- [Source]
● ● ● ●
The new battery will drive cell costs below 100 U.S. dollars per kWh, said GM, adding that ongoing technological and manufacturing breakthroughs can drive the costs even lower.

The Cruise Origin, a self-driving, electric shared vehicle, already shown to the public in January in San Francisco, was the first product revealed using GM's third generation EV platform and Ultium batteries.

GM said that its Chevrolet, Cadillac, GMC and Buick brands will all be launching new EVs starting this year.

The major gas-powered automaker has in recent years invested heavily in electric vehicles, including a 2.2 billion-U.S. dollar EV assembly plant near Detroit. It has also partnered with other companies to develop autonomous vehicles (AV).

Meanwhile, GM has been gradually withdrawing from other non-profitable operations in Europe and Asian Pacific region to allocate capital for its EV and AV strategies.

Earlier this year, GM agreed to transfer two plants in India and Thailand to Chinese automaker Great Wall Motors.

The largest U.S. automaker in terms of vehicle sales has also announced its decision "to wind down sales, design and engineering operations in Australia and New Zealand and retire the Holden brand by 2021."

GM has expressed that all the moves are aimed at building on its comprehensive strategy to strengthen its core business, drive significant cost efficiencies and transform to an all-electric future.
● ● ● ●
- [Data provided]
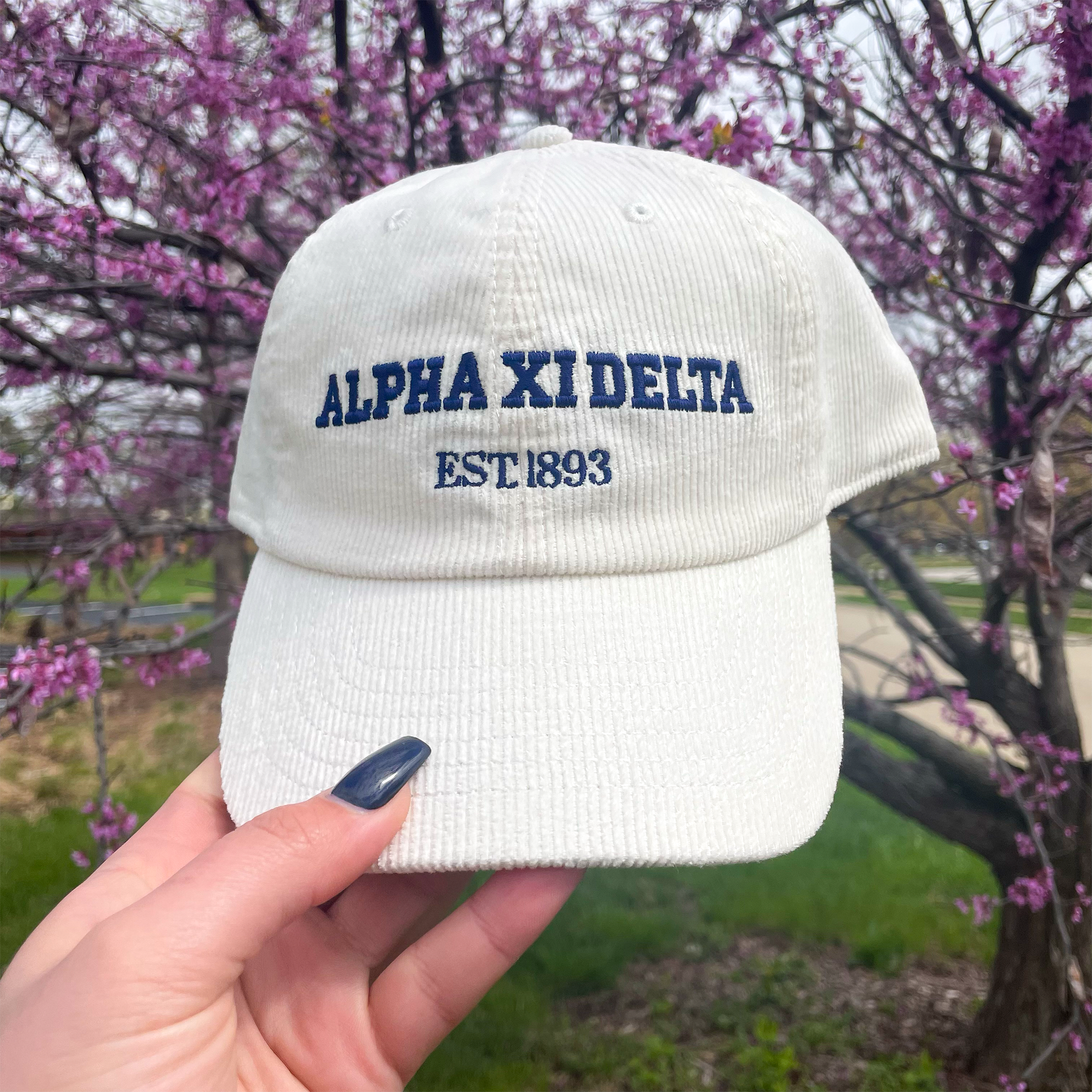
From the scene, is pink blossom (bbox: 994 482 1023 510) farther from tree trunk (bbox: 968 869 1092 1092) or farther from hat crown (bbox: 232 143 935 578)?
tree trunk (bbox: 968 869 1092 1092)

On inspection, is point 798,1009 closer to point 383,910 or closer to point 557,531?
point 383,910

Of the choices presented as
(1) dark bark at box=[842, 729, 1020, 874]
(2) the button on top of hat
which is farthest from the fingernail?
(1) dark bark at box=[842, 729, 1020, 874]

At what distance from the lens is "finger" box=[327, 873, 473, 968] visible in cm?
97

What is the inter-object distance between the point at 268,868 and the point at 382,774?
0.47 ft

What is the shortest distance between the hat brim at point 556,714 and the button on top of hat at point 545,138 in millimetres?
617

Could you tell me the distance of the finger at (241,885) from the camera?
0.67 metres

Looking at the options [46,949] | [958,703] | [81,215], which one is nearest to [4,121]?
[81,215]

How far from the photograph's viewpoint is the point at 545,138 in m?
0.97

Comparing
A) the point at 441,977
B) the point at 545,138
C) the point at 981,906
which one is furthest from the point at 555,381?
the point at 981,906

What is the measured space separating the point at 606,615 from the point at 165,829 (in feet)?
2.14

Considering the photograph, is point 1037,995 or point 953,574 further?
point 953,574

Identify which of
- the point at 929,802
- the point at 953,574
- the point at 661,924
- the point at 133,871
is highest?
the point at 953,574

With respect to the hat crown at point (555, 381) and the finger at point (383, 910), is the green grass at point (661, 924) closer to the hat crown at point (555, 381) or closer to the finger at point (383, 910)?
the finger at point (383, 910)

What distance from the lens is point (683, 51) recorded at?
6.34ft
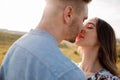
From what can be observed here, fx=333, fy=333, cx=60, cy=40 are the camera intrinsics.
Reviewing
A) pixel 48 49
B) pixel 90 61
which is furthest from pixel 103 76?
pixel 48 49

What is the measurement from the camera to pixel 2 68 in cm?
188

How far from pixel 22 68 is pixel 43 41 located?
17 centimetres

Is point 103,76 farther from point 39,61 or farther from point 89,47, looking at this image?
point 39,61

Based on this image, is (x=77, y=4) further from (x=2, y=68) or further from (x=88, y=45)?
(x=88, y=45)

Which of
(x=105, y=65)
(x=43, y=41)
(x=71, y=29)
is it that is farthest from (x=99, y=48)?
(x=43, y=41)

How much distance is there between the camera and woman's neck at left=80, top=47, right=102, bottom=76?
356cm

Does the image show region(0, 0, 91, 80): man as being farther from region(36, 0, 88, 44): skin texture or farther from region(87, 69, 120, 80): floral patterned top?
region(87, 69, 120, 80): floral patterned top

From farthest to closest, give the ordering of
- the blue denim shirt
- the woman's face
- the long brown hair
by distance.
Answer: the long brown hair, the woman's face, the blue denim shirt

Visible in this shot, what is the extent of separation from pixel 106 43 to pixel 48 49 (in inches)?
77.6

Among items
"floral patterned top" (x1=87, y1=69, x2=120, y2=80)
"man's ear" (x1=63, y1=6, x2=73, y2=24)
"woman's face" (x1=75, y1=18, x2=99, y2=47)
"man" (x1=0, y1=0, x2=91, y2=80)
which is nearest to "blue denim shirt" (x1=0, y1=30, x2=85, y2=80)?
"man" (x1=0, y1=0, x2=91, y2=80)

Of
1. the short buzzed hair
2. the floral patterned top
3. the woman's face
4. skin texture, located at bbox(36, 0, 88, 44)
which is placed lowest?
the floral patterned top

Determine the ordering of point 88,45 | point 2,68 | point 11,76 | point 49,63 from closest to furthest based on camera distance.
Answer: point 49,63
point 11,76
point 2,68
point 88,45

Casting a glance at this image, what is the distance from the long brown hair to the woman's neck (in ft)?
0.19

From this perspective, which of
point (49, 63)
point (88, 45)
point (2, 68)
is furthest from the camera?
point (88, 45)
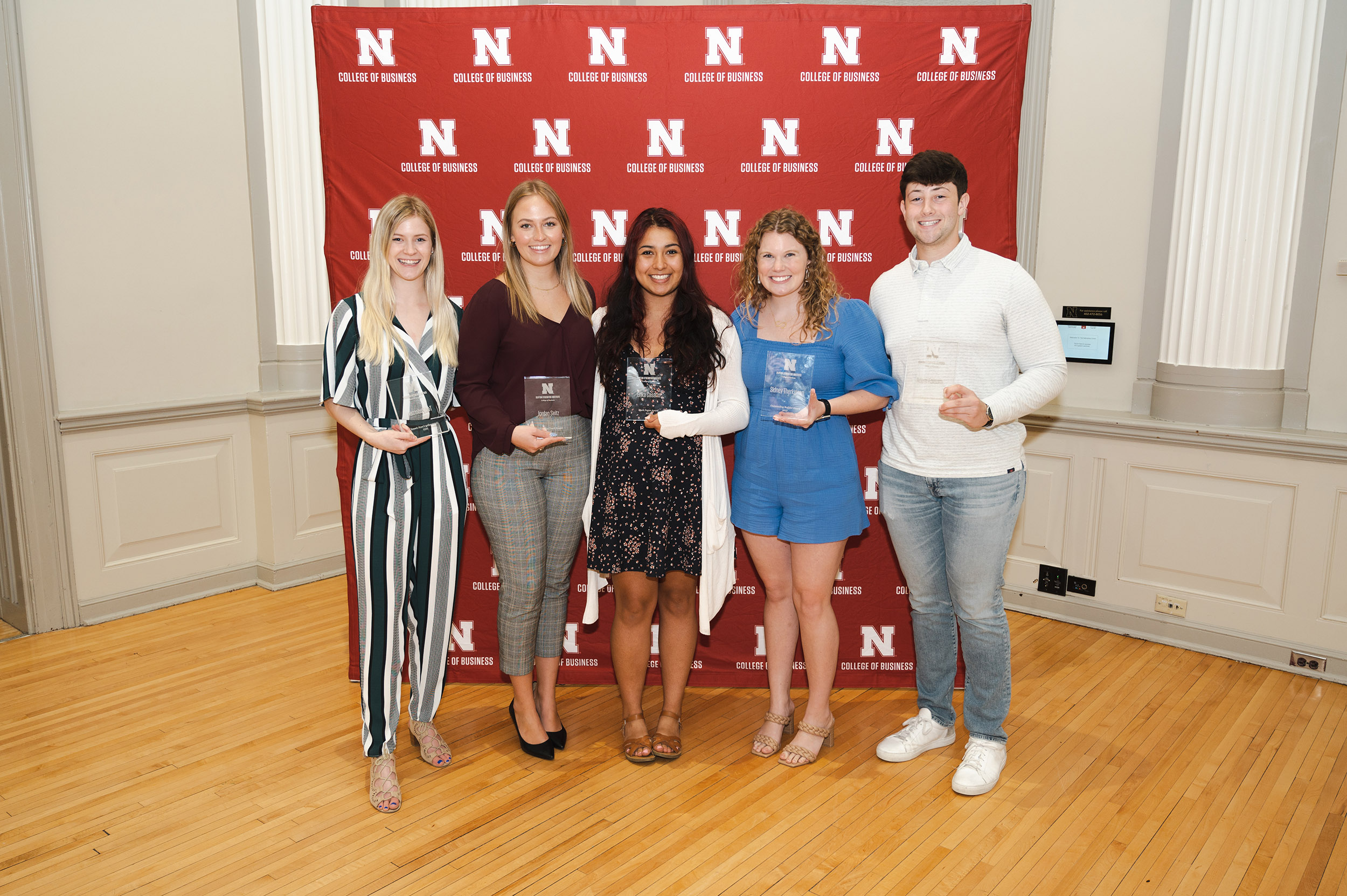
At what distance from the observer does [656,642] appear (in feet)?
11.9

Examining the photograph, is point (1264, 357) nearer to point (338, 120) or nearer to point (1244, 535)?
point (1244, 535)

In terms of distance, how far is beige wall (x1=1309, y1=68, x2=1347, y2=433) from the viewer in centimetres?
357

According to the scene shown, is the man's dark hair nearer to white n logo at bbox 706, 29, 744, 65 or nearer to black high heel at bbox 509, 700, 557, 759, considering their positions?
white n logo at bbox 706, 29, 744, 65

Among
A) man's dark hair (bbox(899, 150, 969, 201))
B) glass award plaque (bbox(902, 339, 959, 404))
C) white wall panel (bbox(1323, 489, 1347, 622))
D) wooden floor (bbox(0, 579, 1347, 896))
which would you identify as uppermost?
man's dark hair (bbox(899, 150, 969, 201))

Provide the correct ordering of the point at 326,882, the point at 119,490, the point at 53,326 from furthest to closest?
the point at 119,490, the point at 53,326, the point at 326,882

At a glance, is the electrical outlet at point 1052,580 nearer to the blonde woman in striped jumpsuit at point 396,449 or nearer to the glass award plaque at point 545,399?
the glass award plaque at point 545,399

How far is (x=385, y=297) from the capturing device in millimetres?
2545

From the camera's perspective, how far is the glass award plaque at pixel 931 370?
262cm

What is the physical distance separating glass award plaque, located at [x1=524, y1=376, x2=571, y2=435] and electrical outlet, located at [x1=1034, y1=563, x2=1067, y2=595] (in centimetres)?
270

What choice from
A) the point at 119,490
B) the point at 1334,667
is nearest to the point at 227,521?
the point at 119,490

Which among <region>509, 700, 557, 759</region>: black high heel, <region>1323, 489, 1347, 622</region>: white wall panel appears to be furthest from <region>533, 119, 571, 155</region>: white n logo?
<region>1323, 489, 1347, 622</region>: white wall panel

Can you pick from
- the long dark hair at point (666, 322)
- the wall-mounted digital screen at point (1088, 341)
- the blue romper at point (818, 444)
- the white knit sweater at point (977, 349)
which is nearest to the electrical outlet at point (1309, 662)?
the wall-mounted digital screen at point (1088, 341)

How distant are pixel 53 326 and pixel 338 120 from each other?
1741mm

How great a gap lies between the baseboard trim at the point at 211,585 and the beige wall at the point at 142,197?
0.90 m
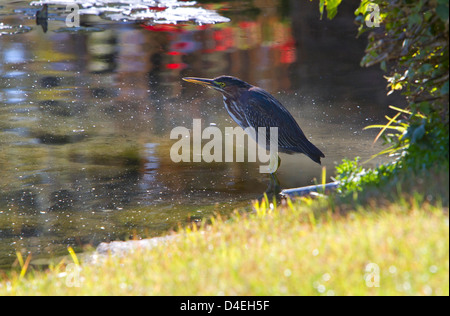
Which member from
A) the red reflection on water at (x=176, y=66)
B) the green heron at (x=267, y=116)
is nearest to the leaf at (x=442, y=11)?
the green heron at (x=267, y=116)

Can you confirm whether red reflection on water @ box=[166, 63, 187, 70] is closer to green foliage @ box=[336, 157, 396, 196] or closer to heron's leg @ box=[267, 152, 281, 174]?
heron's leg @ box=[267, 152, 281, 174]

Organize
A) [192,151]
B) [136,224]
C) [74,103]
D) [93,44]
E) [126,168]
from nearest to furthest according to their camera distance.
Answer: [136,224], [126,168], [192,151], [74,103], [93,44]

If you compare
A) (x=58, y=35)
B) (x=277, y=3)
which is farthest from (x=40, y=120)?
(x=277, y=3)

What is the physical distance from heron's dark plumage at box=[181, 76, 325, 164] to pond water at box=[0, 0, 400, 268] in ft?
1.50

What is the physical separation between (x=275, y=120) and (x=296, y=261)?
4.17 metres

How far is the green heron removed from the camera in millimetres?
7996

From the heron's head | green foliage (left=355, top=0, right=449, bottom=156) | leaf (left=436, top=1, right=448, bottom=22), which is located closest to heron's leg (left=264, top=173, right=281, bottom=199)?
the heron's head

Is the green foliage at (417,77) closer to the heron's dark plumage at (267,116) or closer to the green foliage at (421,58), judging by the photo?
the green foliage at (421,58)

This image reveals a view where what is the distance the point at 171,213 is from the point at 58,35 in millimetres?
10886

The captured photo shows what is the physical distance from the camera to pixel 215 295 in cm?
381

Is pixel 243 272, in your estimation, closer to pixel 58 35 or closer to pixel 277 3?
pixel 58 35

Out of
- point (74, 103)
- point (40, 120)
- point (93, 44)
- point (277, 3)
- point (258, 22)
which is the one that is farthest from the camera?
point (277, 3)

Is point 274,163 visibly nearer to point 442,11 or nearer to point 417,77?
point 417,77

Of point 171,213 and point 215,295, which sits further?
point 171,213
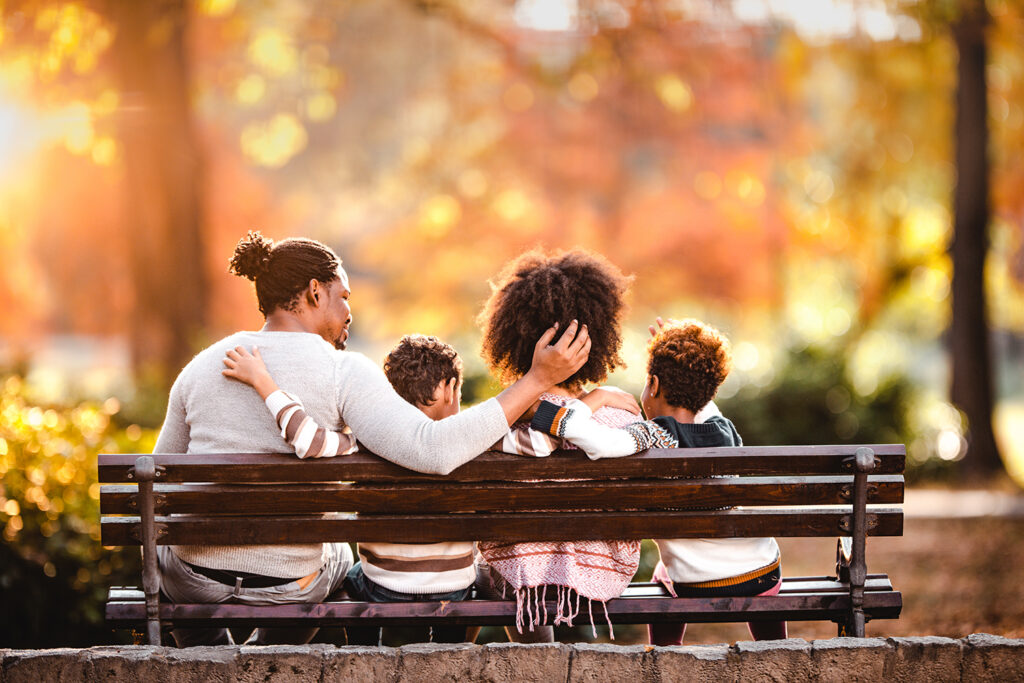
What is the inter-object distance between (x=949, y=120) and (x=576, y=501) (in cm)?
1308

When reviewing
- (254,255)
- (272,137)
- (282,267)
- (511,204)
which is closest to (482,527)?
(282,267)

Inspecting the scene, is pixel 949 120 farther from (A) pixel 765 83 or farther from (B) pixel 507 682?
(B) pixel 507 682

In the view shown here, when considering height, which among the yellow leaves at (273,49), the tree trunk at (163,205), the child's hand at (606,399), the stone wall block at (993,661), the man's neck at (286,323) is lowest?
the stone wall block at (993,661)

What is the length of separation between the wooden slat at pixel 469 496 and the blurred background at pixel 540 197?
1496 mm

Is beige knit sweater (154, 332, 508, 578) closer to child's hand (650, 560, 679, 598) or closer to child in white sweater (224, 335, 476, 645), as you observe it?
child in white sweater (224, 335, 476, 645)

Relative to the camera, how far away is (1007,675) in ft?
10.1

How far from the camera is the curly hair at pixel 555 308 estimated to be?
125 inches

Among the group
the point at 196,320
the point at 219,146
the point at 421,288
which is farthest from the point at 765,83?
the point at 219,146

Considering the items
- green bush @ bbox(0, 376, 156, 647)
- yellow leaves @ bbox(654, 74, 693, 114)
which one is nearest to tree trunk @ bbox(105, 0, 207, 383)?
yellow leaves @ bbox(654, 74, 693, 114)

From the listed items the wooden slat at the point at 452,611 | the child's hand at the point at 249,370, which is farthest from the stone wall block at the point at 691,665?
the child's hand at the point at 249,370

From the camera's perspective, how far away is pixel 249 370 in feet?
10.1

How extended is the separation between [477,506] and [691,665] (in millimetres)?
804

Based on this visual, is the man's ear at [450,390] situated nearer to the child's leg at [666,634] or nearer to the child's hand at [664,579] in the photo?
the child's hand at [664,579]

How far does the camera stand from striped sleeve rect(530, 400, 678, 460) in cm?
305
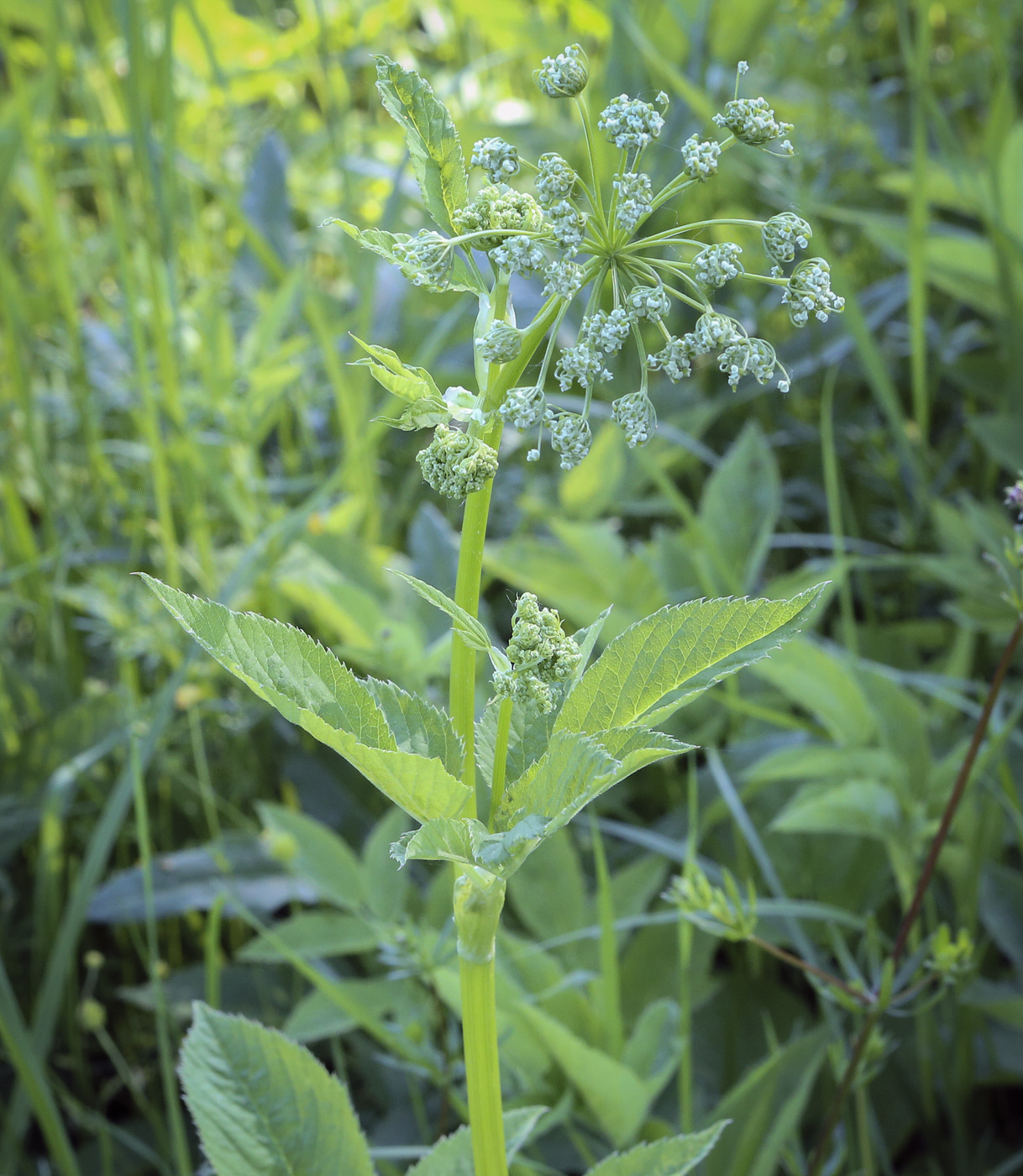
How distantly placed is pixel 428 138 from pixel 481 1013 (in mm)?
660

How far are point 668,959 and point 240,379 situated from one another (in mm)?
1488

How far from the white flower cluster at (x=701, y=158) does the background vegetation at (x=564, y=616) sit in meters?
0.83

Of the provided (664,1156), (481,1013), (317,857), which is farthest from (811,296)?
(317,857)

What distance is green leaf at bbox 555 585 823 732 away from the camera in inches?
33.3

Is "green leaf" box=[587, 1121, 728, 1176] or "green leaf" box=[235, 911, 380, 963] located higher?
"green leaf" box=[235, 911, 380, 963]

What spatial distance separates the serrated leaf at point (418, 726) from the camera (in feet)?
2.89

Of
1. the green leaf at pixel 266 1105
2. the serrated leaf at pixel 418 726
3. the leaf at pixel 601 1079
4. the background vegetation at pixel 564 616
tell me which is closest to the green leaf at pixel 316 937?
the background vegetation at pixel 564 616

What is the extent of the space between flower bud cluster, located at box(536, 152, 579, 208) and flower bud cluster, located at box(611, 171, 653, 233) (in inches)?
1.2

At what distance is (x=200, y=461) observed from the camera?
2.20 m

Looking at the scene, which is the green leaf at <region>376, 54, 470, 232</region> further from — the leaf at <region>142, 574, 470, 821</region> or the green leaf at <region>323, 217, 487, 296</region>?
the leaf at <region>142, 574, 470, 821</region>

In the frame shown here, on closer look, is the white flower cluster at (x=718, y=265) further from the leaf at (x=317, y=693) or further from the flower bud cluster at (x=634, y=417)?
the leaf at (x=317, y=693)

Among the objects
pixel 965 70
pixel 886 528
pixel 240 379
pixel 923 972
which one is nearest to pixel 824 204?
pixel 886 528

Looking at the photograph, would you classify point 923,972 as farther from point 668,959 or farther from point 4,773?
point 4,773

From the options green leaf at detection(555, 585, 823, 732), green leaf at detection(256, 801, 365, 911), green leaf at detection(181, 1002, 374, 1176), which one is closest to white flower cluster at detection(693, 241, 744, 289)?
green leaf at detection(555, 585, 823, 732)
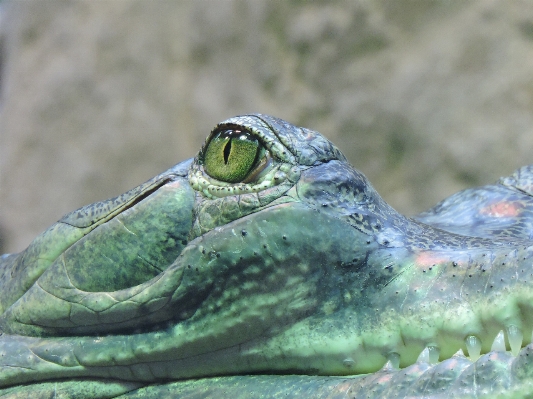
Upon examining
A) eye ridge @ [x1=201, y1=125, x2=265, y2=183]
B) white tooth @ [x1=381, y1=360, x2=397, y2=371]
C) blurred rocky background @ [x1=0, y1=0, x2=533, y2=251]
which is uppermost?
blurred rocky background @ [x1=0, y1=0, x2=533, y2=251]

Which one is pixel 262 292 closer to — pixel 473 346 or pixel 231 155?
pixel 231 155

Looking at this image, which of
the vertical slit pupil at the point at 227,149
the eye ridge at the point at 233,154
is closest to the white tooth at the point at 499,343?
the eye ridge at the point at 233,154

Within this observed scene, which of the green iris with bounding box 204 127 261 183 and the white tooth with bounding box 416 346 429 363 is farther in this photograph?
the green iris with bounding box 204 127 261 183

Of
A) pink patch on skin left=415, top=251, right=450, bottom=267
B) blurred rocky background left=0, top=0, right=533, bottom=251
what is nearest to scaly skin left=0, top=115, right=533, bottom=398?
● ● ● ●
- [Short exercise 1] Rewrite the stretch of the report on GM's electric vehicle plans from "The new battery" through "costs even lower.", putting "advances" in place of "breakthroughs".
- [Short exercise 2] Pick out every line of the records that contains the word "vegetation".

- [Answer 1]
The new battery will drive cell costs below 100 U.S. dollars per kWh, said GM, adding that ongoing technological and manufacturing advances can drive the costs even lower.

- [Answer 2]
How far from the white flower cluster at (x=701, y=158) does the background vegetation at (x=564, y=616) sit in meters?
4. the background vegetation at pixel 564 616
the background vegetation at pixel 564 616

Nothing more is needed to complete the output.